Results: Expression of a degradation resistant form of β-catenin in hepatocytes resulted in 100% mortality within 31 days after birth. Ctnnb1CA hep mice were characterized by reduced body weight, significantly enlarged livers with hepatocellular fat accumulation around central veins and increased hepatic triglyceride content. Proteomics analysis using whole liver tissue revealed significant deregulation of proteins involved in fat, glucose and mitochondrial energy metabolism, which was also reflected in morphological anomalies of hepatocellular mitochondria. Key enzymes involved in transport and synthesis of fatty acids and cholesterol were significantly deregulated in livers of Ctnnb1CA hep mice. Furthermore, carbohydrate metabolism was substantially disturbed in mutant mice.

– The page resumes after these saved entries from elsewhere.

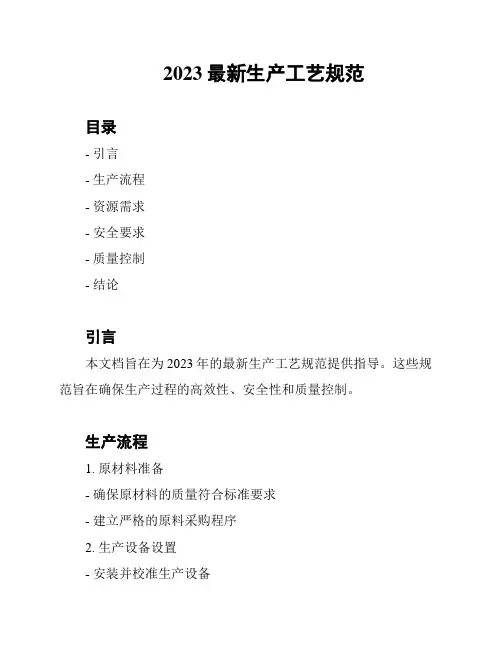 2023 最新生产工艺规范

目录

- 引言

- 生产流程

- 资源需求

- 安全要求

- 质量控制

- 结论

引言

本文档旨在为 2023 年的最新生产工艺规范提供指导。这些规范旨在确保生产过程的高效性、安全性和质量控制。

生产流程

1. 原材料准备

- 确保原材料的质量符合标准要求

- 建立严格的原料采购程序

2. 生产设备设置

- 安装并校准生产设备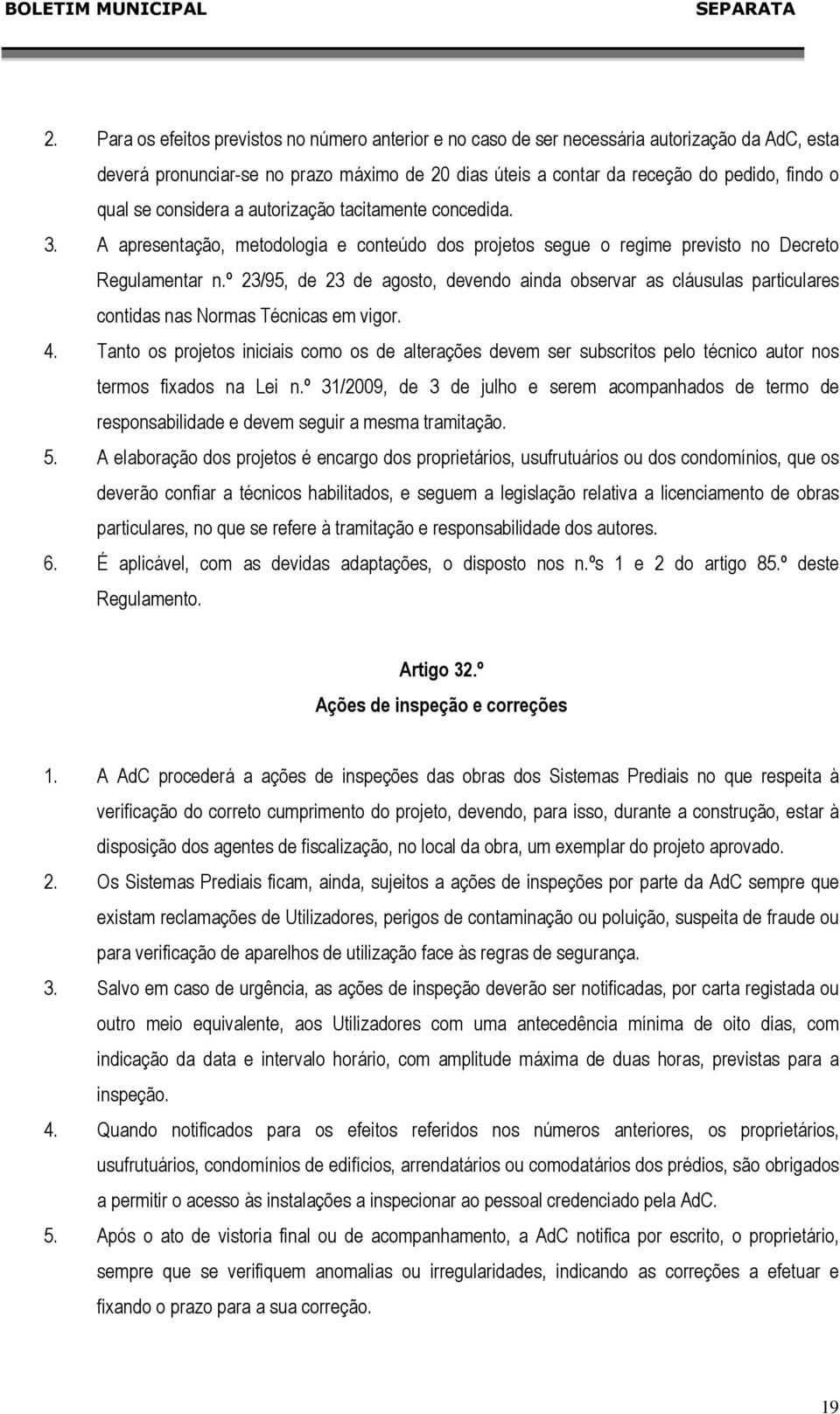 BOLETIM MUNICIPAL SEPARATA

2. Para os efeitos previstos no número anterior e no caso de ser necessária autorização da AdC, esta deverá pronunciar-se no prazo máximo de 20 dias úteis a contar da receção do pedido, findo o qual se considera a autorização tacitamente concedida.

3. A apresentação, metodologia e conteúdo dos projetos segue o regime previsto no Decreto Regulamentar n.º 23/95, de 23 de agosto, devendo ainda observar as cláusulas particulares contidas nas Normas Técnicas em vigor.

4. Tanto os projetos iniciais como os de alterações devem ser subscritos pelo técnico autor nos termos fixados na Lei n.º 31/2009, de 3 de julho e serem acompanhados de termo de responsabilidade e devem seguir a mesma tramitação.

5. A elaboração dos projetos é encargo dos proprietários, usufrutuários ou dos condomínios, que os deverão confiar a técnicos habilitados, e seguem a legislação relativa a licenciamento de obras particulares, no que se refere à tramitação e responsabilidade dos autores.

6. É aplicável, com as devidas adaptações, o disposto nos n.ºs 1 e 2 do artigo 85.º deste Regulamento.

Artigo 32.º
Ações de inspeção e correções

1. A AdC procederá a ações de inspeções das obras dos Sistemas Prediais no que respeita à verificação do correto cumprimento do projeto, devendo, para isso, durante a construção, estar à disposição dos agentes de fiscalização, no local da obra, um exemplar do projeto aprovado.

2. Os Sistemas Prediais ficam, ainda, sujeitos a ações de inspeções por parte da AdC sempre que existam reclamações de Utilizadores, perigos de contaminação ou poluição, suspeita de fraude ou para verificação de aparelhos de utilização face às regras de segurança.

3. Salvo em caso de urgência, as ações de inspeção deverão ser notificadas, por carta registada ou outro meio equivalente, aos Utilizadores com uma antecedência mínima de oito dias, com indicação da data e intervalo horário, com amplitude máxima de duas horas, previstas para a inspeção.

4. Quando notificados para os efeitos referidos nos números anteriores, os proprietários, usufrutuários, condomínios de edifícios, arrendatários ou comodatários dos prédios, são obrigados a permitir o acesso às instalações a inspecionar ao pessoal credenciado pela AdC.

5. Após o ato de vistoria final ou de acompanhamento, a AdC notifica por escrito, o proprietário, sempre que se verifiquem anomalias ou irregularidades, indicando as correções a efetuar e fixando o prazo para a sua correção.

19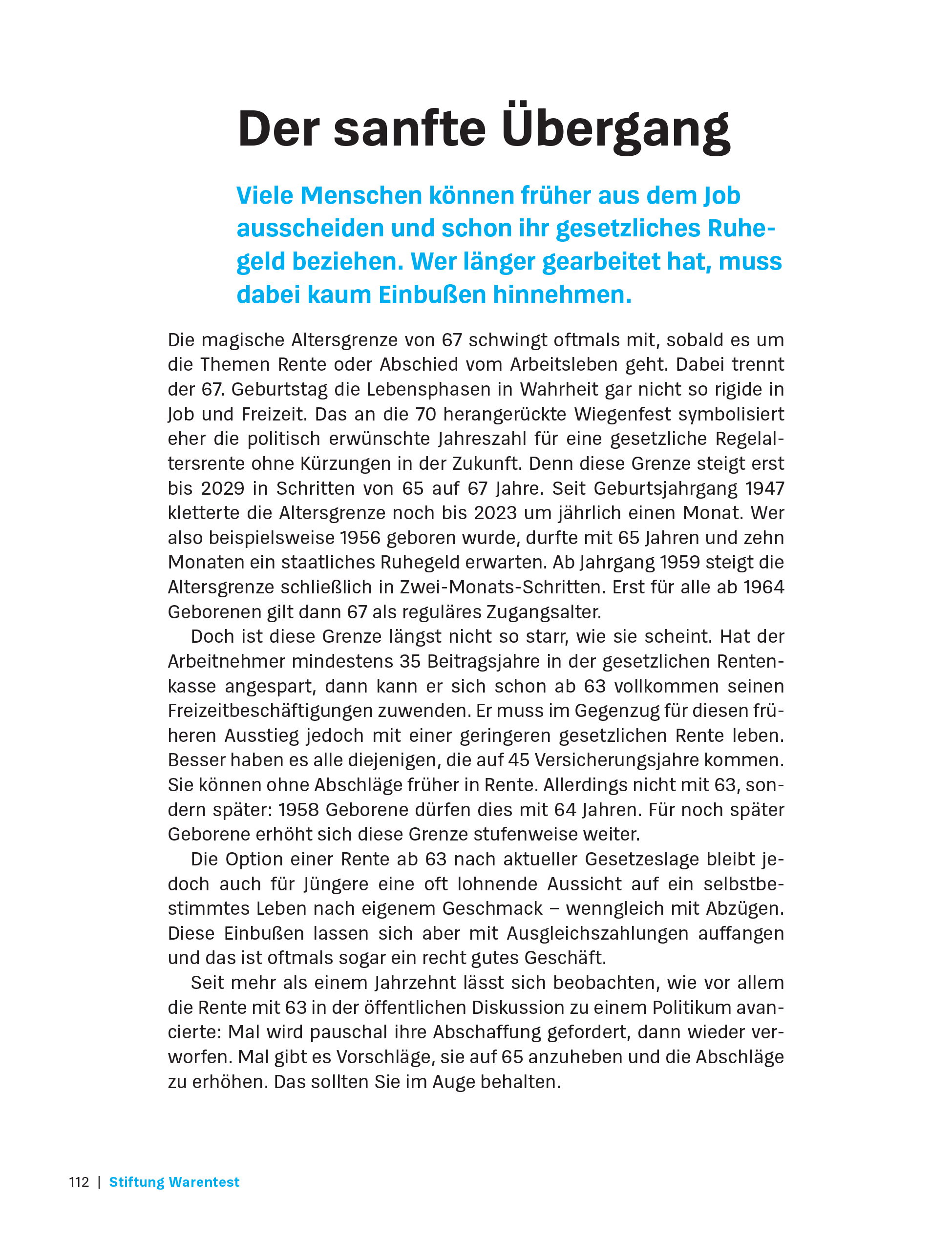 Der sanfte Übergang

Viele Menschen können früher aus dem Job ausscheiden und schon ihr gesetzliches Ruhegeld beziehen. Wer länger gearbeitet hat, muss dabei kaum Einbußen hinnehmen.

Die magische Altersgrenze von 67 schwingt oftmals mit, sobald es um die Themen Rente oder Abschied vom Arbeitsleben geht. Dabei trennt der 67. Geburtstag die Lebensphasen in Wahrheit gar nicht so rigide in Job und Freizeit. Das an die 70 herangerückte Wiegenfest symbolisiert eher die politisch erwünschte Jahreszahl für eine gesetzliche Regelaltersrente ohne Kürzungen in der Zukunft. Denn diese Grenze steigt erst bis 2029 in Schritten von 65 auf 67 Jahre. Seit Geburtsjahrgang 1947 kletterte die Altersgrenze noch bis 2023 um jährlich einen Monat. Wer also beispielsweise 1956 geboren wurde, durfte mit 65 Jahren und zehn Monaten ein staatliches Ruhegeld erwarten. Ab Jahrgang 1959 steigt die Altersgrenze schließlich in Zwei-Monats-Schritten. Erst für alle ab 1964 Geborenen gilt dann 67 als reguläres Zugangsalter.

Doch ist diese Grenze längst nicht so starr, wie sie scheint. Hat der Arbeitnehmer mindestens 35 Beitragsjahre in der gesetzlichen Rentenkasse angespart, dann kann er sich schon ab 63 vollkommen seinen Freizeitbeschäftigungen zuwenden. Er muss im Gegenzug für diesen früheren Ausstieg jedoch mit einer geringeren gesetzlichen Rente leben. Besser haben es alle diejenigen, die auf 45 Versicherungsjahre kommen. Sie können ohne Abschläge früher in Rente. Allerdings nicht mit 63, sondern später: 1958 Geborene dürfen dies mit 64 Jahren. Für noch später Geborene erhöht sich diese Grenze stufenweise weiter.

Die Option einer Rente ab 63 nach aktueller Gesetzeslage bleibt jedoch auch für Jüngere eine oft lohnende Aussicht auf ein selbstbestimmtes Leben nach eigenem Geschmack – wenngleich mit Abzügen. Diese Einbußen lassen sich aber mit Ausgleichszahlungen auffangen und das ist oftmals sogar ein recht gutes Geschäft.

Seit mehr als einem Jahrzehnt lässt sich beobachten, wie vor allem die Rente mit 63 in der öffentlichen Diskussion zu einem Politikum avancierte: Mal wird pauschal ihre Abschaffung gefordert, dann wieder verworfen. Mal gibt es Vorschläge, sie auf 65 anzuheben und die Abschläge zu erhöhen. Das sollten Sie im Auge behalten.

112 | Stiftung Warentest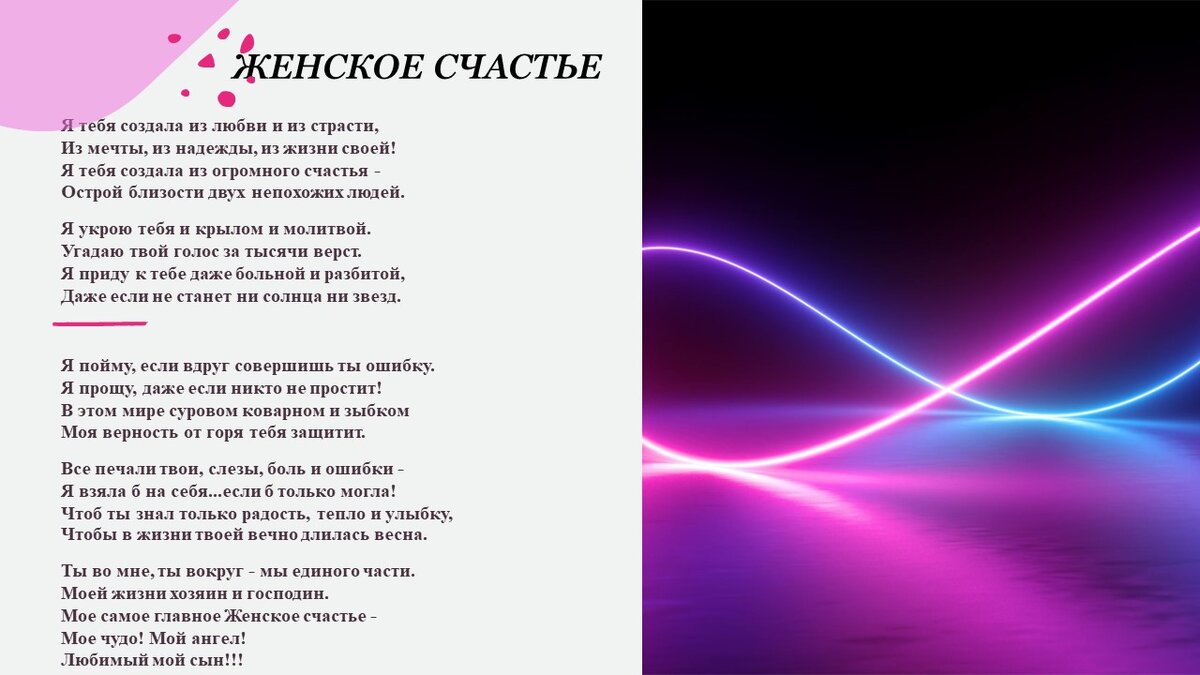 ЖЕНСКОЕ СЧАСТЬЕ

Я тебя создала из любви и из страсти,
Из мечты, из надежды, из жизни своей!
Я тебя создала из огромного счастья -
Острой близости двух непохожих людей.

Я укрою тебя и крылом и молитвой.
Угадаю твой голос за тысячи верст.
Я приду к тебе даже больной и разбитой,
Даже если не станет ни солнца ни звезд.

Я пойму, если вдруг совершишь ты ошибку.
Я прощу, даже если никто не простит!
В этом мире суровом коварном и зыбком
Моя верность от горя тебя защитит.

Все печали твои, слезы, боль и ошибки -
Я взяла б на себя...если б только могла!
Чтоб ты знал только радость, тепло и улыбку,
Чтобы в жизни твоей вечно длилась весна.

Ты во мне, ты вокруг - мы единого части.
Моей жизни хозяин и господин.
Мое самое главное Женское счастье -
Мое чудо! Мой ангел!
Любимый мой сын!!!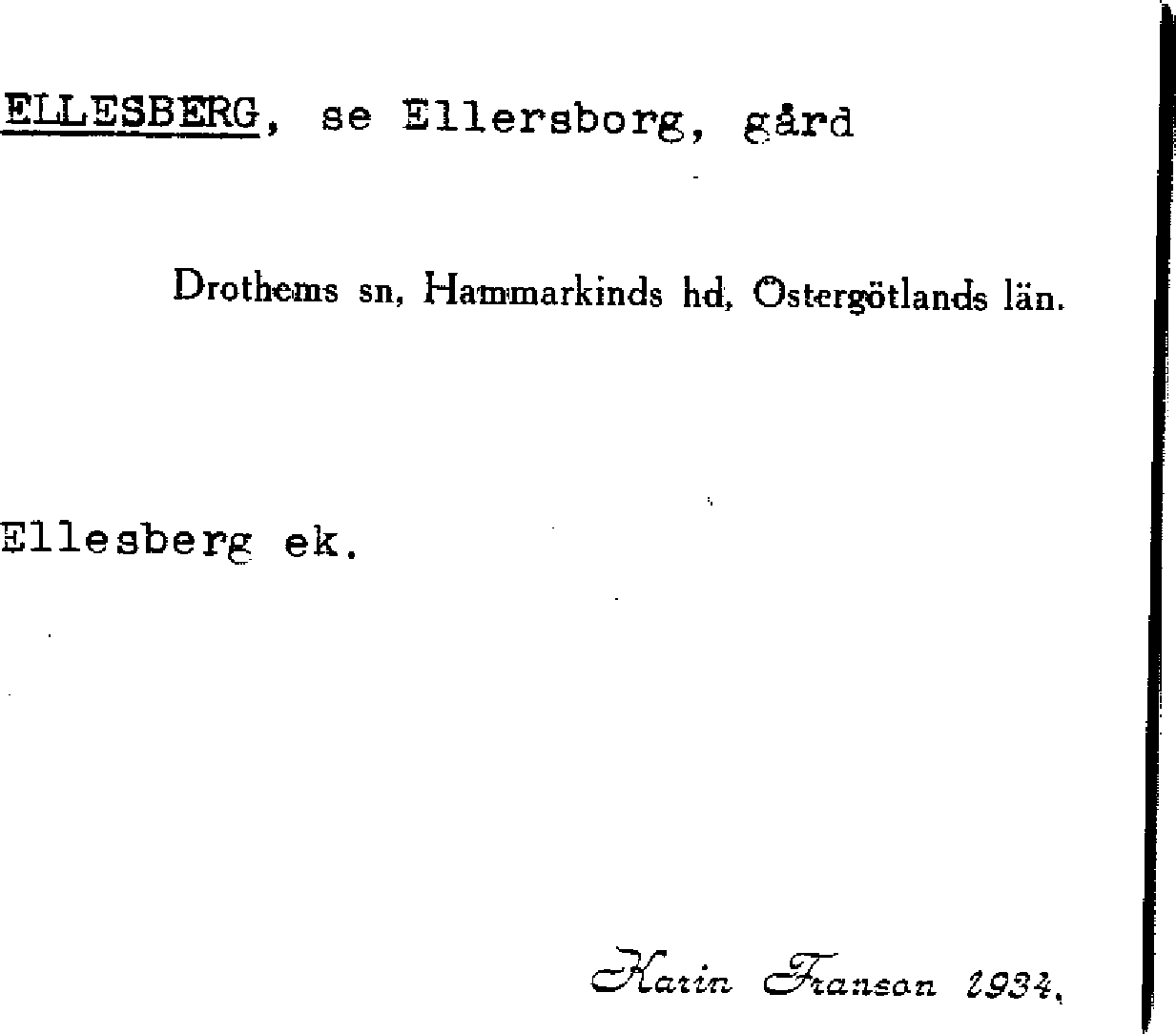 ELLESBERG, se Ellersborg, gård

Drothems sn, Hammarkinds hd, Östergötlands län.

Ellesberg ek.

Karin Franson 1934.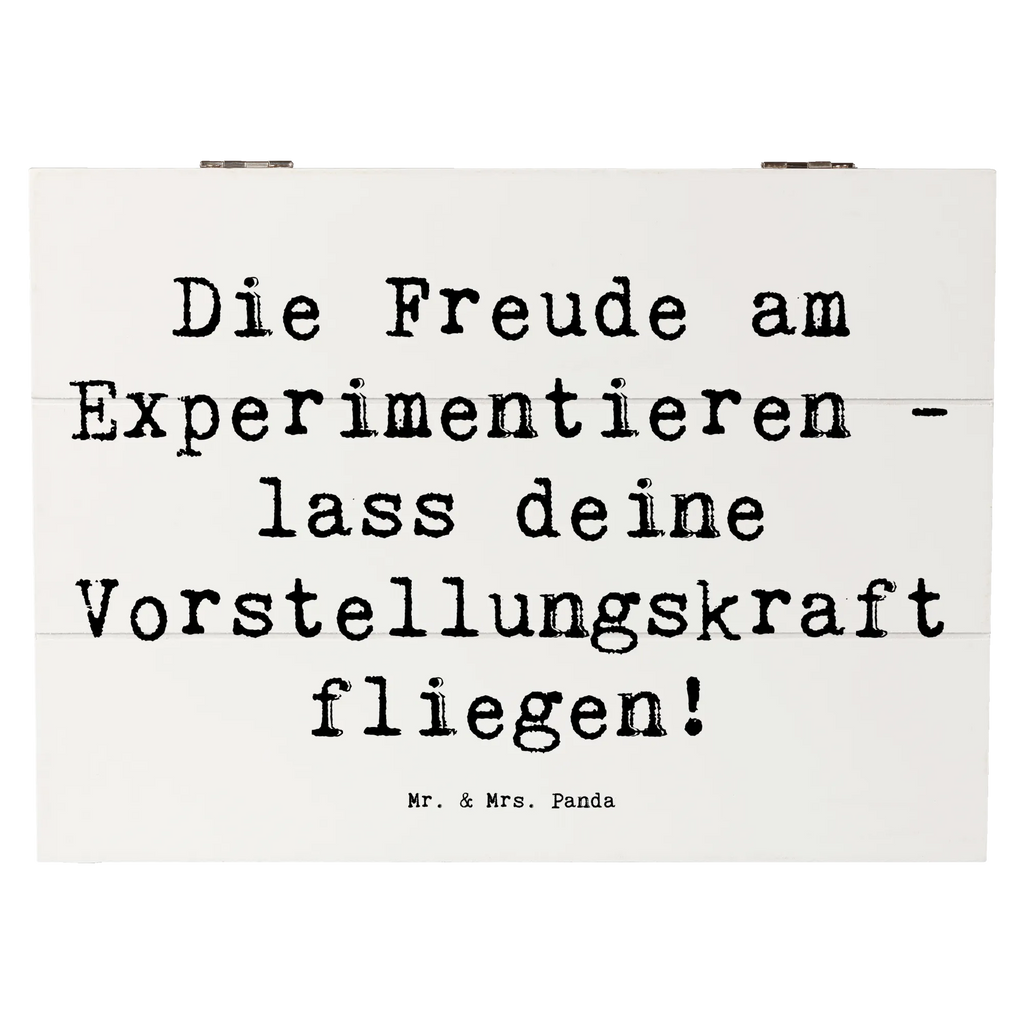 Die Freude am Experimentieren - lass deine Vorstellungskraft fliegen!

Mr. & Mrs. Panda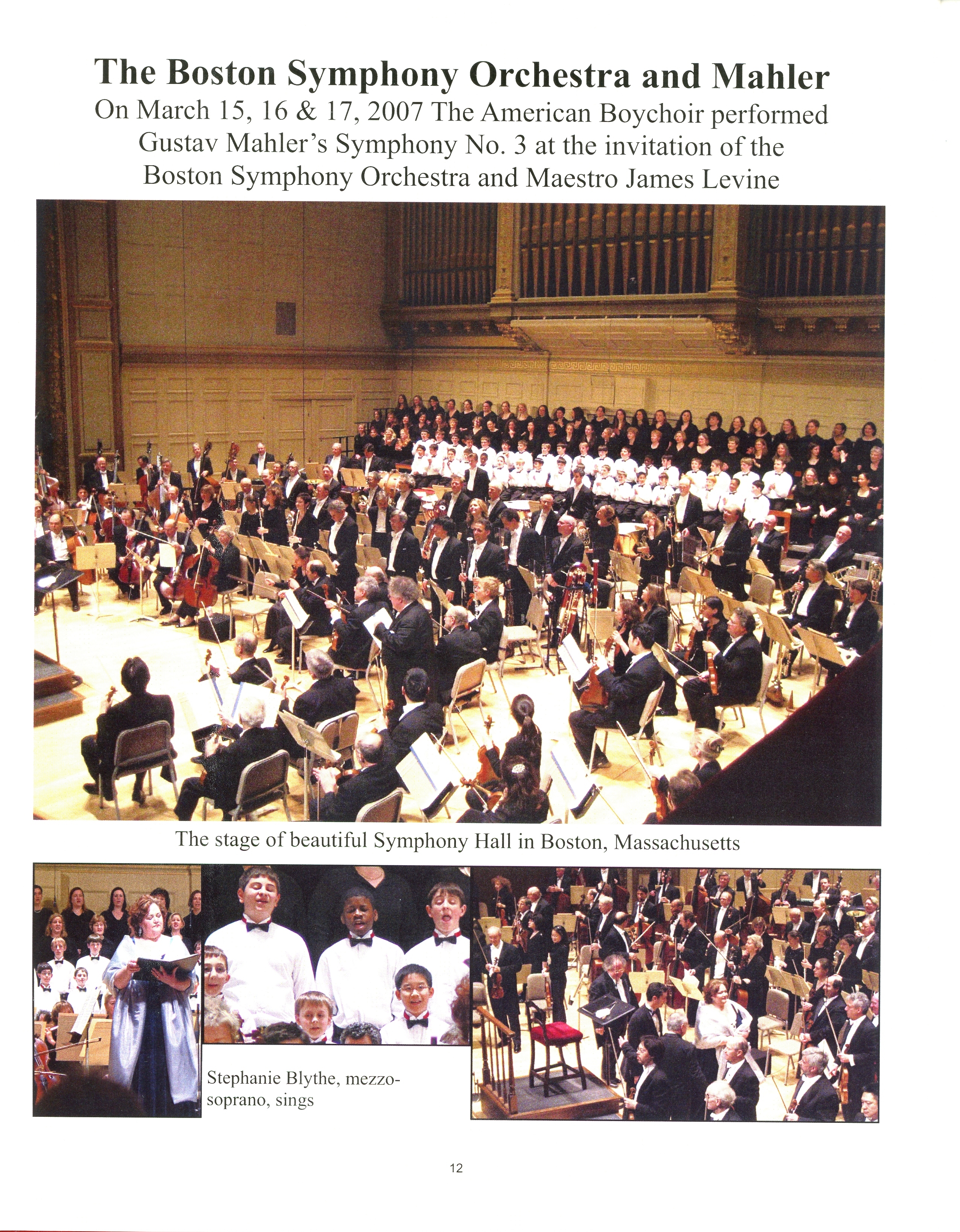 The Boston Symphony Orchestra and Mahler

On March 15, 16 & 17, 2007 The American Boychoir performed Gustav Mahler's Symphony No. 3 at the invitation of the Boston Symphony Orchestra and Maestro James Levine

The stage of beautiful Symphony Hall in Boston, Massachusetts

Stephanie Blythe, mezzo-soprano, sings

12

Conclusion: Continuous β-catenin signaling in hepatocytes results in premature death due to severe disturbances of liver associated metabolic pathways and mitochondrial dysfunction.
Methods: To investigate the influence of permanent β-catenin signaling on liver biology we analyzed mice with hepatocyte specific expression of a dominant stable form of β-catenin (Ctnnb1CA hep) and their WT littermates by serum biochemistry, histology, electron microscopy, mRNA profiling and proteomic analysis of the liver.